- Directed by: Alain Tanner
- Written by: Myriam Mézières
- Starring: Myriam Mézières Juanjo Puigcorbé Félicité Wouassi
- Cinematography: Denis Jutzeler
- Production companies: Filmograph SA Messidor Films Les Productions Lazennec
- Release date: 1993;
- Running time: 108 minutes
- Countries: Switzerland Belgium Spain France
- Language: French

= The Diary of Lady M =

1993 film

The Diary of Lady M (French: Le journal de Lady M) is a 1993 Swiss drama film directed by Alain Tanner and written by Myriam Mézières, who also stars. A co-production between Switzerland, Belgium, Spain and France, the film follows a Paris nightclub singer whose affair with a Catalan painter becomes entangled with his marriage. It screened at festivals including Locarno, Montréal, Toronto, London and Istanbul.

== Synopsis ==
Lady M, a nightclub singer in Paris, falls in love with Diego, a Catalan painter. After spending several passionate days with him in Spain, she leaves him when she discovers that he is married. Unable to let go of him, she later invites him to Paris. Diego arrives with his wife and young daughter, leading to a triangular relationship that gradually narrows into a relationship between the two women. This relationship also ends, and the women part ways.

==Cast==
The cast includes:

- Myriam Mézières as Lady M
- Juanjo Puigcorbé as Diego
- Félicité Wouassi as Nuria
- Antoine Basler as the man from Kismet
- Carlotta Soldevilla as the woman from No. 35

== Production ==
Mézières wrote the screenplay based on her own diary, with the story presented through her first-person narration.

== Reception ==
Variety wrote that the film was “at its best” in its depiction of the backstage world of singers and artists, and praised Mézières’s performance, while finding the later events hurried and the ending improbable. Filmdienst wrote that it concerns desire, possession and devotion, as well as the divide between reason and passion, but found that its naturalistic sex scenes contributed little to those themes.
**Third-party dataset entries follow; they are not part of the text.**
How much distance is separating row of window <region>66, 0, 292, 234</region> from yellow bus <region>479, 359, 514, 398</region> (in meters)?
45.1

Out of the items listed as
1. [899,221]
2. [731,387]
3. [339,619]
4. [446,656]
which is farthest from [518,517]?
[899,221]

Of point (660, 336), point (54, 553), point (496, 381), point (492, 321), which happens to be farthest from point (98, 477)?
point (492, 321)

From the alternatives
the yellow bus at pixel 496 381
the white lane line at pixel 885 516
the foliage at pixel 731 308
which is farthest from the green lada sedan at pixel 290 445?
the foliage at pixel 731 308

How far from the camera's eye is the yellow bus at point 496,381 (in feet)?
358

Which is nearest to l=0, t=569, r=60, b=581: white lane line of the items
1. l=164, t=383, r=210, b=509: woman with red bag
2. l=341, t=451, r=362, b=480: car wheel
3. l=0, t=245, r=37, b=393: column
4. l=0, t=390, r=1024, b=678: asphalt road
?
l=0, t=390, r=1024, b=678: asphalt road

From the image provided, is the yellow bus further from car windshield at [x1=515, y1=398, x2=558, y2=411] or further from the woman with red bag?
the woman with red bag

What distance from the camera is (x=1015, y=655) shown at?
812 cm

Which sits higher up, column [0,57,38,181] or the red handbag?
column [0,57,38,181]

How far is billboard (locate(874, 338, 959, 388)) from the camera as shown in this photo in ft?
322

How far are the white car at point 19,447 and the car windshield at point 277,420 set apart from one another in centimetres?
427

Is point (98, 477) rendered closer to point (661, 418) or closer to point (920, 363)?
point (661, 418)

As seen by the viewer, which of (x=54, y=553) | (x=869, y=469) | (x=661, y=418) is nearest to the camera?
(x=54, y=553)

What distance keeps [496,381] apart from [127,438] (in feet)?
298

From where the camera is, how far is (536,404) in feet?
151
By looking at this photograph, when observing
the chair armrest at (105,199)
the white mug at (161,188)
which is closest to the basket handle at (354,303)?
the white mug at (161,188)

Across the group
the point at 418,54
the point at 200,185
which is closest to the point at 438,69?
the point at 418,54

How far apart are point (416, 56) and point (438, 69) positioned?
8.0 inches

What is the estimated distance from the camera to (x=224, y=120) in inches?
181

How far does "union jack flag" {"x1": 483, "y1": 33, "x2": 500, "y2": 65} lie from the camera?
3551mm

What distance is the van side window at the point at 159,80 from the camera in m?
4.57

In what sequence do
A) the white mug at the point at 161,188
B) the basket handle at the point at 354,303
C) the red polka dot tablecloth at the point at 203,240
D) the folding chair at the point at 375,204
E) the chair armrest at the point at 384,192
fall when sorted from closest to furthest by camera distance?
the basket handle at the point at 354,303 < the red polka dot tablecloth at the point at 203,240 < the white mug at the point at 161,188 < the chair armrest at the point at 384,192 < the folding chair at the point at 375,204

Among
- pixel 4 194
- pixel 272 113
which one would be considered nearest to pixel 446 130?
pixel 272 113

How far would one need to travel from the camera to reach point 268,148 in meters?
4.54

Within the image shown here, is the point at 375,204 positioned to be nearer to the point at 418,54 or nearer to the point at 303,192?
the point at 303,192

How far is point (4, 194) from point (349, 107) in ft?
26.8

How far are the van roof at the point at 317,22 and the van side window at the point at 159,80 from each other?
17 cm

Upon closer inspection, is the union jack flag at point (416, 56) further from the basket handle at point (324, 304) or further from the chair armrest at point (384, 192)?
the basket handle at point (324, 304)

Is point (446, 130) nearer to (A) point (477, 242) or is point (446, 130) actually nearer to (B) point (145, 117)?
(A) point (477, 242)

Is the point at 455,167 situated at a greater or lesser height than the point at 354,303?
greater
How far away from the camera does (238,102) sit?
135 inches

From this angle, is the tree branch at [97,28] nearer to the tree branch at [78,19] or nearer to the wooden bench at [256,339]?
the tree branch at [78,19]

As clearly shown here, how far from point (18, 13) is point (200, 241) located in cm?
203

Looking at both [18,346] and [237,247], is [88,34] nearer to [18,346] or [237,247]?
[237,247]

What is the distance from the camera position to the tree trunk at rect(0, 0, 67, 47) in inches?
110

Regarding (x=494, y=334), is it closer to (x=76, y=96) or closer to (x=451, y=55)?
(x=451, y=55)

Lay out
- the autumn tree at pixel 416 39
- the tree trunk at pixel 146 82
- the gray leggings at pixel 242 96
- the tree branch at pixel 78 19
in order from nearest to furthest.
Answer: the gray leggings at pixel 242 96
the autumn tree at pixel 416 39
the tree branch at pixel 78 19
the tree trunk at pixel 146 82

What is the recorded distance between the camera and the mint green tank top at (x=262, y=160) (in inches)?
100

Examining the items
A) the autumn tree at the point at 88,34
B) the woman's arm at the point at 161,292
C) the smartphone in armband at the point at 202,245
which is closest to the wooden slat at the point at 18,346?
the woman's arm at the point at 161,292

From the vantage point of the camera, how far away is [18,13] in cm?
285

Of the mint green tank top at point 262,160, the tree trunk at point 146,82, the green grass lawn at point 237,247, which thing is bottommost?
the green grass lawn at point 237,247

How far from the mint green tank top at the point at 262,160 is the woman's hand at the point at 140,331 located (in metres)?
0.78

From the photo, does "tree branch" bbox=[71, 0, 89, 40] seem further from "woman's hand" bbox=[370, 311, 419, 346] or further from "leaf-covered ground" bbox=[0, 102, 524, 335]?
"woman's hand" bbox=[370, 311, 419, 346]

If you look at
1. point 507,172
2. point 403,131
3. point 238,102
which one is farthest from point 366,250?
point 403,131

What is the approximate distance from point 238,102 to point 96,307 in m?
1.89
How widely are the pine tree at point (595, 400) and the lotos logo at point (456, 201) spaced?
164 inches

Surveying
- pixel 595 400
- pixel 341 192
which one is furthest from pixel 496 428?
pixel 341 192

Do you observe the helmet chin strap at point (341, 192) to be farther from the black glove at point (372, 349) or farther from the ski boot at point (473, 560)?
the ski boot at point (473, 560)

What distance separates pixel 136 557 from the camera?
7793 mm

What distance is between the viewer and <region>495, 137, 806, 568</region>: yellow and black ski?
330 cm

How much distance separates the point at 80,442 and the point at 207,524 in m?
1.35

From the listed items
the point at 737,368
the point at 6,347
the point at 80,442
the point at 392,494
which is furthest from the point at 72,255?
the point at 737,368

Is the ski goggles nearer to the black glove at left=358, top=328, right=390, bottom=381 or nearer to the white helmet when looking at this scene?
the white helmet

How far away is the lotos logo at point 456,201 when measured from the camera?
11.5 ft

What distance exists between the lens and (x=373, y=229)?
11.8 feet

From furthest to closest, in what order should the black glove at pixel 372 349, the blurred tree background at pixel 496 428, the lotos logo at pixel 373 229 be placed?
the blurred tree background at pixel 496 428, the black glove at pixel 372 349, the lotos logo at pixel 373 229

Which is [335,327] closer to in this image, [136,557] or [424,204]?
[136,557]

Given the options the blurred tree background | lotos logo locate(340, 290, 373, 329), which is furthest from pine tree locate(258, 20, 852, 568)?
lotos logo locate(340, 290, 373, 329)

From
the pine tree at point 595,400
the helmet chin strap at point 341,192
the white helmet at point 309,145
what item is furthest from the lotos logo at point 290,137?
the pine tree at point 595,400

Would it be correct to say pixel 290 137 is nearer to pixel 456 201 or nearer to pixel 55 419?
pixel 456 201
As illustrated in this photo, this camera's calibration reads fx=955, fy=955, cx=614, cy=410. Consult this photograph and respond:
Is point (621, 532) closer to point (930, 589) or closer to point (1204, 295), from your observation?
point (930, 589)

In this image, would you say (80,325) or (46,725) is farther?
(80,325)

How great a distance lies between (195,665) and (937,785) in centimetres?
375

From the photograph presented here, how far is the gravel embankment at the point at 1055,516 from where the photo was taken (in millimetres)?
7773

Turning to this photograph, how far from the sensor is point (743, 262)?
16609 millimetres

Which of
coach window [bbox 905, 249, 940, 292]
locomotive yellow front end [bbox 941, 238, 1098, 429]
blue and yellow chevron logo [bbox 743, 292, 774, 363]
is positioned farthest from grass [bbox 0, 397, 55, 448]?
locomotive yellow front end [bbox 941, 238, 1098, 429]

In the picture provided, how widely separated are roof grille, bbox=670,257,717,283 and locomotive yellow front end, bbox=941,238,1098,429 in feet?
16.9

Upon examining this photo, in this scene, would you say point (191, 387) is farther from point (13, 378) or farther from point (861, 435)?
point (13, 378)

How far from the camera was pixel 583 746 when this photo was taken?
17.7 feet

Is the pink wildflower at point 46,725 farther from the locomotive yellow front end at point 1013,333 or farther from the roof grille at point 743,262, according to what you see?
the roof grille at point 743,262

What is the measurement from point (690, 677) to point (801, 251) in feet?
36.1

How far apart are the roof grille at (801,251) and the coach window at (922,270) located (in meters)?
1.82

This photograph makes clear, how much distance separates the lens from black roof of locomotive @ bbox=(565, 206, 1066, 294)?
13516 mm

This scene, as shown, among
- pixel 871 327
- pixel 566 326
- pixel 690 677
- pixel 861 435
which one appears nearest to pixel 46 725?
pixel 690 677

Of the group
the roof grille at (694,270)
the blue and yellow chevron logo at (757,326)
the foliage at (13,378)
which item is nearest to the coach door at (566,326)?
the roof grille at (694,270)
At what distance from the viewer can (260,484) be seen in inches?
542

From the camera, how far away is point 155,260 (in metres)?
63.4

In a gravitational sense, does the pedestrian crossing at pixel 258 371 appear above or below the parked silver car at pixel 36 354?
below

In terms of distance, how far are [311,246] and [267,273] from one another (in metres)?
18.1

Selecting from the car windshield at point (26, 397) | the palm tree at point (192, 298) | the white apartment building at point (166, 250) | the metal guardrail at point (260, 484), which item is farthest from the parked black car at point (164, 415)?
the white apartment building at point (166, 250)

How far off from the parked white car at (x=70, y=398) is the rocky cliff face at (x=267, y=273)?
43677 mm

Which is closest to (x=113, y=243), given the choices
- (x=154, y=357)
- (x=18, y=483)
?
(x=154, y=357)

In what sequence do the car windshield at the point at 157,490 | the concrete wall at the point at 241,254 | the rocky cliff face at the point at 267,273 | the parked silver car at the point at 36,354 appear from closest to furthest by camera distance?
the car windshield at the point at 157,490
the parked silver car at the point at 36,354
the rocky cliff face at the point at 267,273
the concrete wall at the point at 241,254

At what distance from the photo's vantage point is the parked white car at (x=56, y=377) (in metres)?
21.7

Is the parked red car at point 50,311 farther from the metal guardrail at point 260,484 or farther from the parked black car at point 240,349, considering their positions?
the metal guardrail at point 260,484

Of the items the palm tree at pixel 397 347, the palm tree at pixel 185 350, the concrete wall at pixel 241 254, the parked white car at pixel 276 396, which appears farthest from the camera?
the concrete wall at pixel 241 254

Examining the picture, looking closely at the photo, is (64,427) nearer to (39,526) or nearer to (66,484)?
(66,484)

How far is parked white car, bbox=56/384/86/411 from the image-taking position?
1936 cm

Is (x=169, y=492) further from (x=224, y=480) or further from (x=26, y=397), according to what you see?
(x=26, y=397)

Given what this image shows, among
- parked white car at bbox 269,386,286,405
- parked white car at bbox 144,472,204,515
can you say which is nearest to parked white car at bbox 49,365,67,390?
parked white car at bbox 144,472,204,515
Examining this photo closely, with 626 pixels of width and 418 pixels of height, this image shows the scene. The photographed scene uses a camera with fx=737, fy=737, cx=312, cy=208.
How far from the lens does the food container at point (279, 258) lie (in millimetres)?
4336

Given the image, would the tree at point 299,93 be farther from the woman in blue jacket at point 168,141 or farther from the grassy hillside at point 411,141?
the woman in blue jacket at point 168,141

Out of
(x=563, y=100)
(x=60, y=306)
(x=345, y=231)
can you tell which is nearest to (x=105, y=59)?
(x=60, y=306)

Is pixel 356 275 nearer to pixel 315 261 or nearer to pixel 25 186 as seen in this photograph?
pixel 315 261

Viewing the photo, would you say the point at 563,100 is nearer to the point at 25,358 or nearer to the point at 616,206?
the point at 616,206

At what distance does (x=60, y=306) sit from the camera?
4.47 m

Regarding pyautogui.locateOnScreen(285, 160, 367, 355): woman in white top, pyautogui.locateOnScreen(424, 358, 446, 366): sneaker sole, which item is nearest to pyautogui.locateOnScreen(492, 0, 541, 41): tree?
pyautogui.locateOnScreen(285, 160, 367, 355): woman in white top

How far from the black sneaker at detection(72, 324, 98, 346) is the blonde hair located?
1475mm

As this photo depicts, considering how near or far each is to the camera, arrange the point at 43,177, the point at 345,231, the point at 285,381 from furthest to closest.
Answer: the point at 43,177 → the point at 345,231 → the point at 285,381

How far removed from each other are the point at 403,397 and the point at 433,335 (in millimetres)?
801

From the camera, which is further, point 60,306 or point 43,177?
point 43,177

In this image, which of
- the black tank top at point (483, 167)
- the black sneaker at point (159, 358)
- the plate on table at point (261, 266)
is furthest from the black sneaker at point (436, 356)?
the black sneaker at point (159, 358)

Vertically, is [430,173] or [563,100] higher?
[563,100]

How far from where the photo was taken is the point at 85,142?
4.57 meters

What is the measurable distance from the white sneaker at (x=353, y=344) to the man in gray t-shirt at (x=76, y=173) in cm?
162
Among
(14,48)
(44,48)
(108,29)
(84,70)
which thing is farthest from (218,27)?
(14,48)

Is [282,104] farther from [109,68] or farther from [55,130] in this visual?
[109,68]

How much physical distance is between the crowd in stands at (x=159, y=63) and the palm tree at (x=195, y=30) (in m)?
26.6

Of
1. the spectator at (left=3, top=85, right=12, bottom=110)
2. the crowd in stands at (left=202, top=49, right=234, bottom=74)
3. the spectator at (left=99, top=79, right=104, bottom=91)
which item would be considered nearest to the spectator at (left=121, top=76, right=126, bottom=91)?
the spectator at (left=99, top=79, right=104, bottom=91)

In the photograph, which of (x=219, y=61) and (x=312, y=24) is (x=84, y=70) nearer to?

Cinémathèque suisse described the film as a poem about the wounds of love.

== Festival screenings ==
The film was later screened at festivals including the Taormina BNL Film Fest, the 46th Locarno Festival, the 17e Festival des films du monde in Montréal, the Toronto International Film Festival and the BFI London Film Festival in 1993, and the Solothurner Filmtage and the 15th International Istanbul Film Festival in 1996.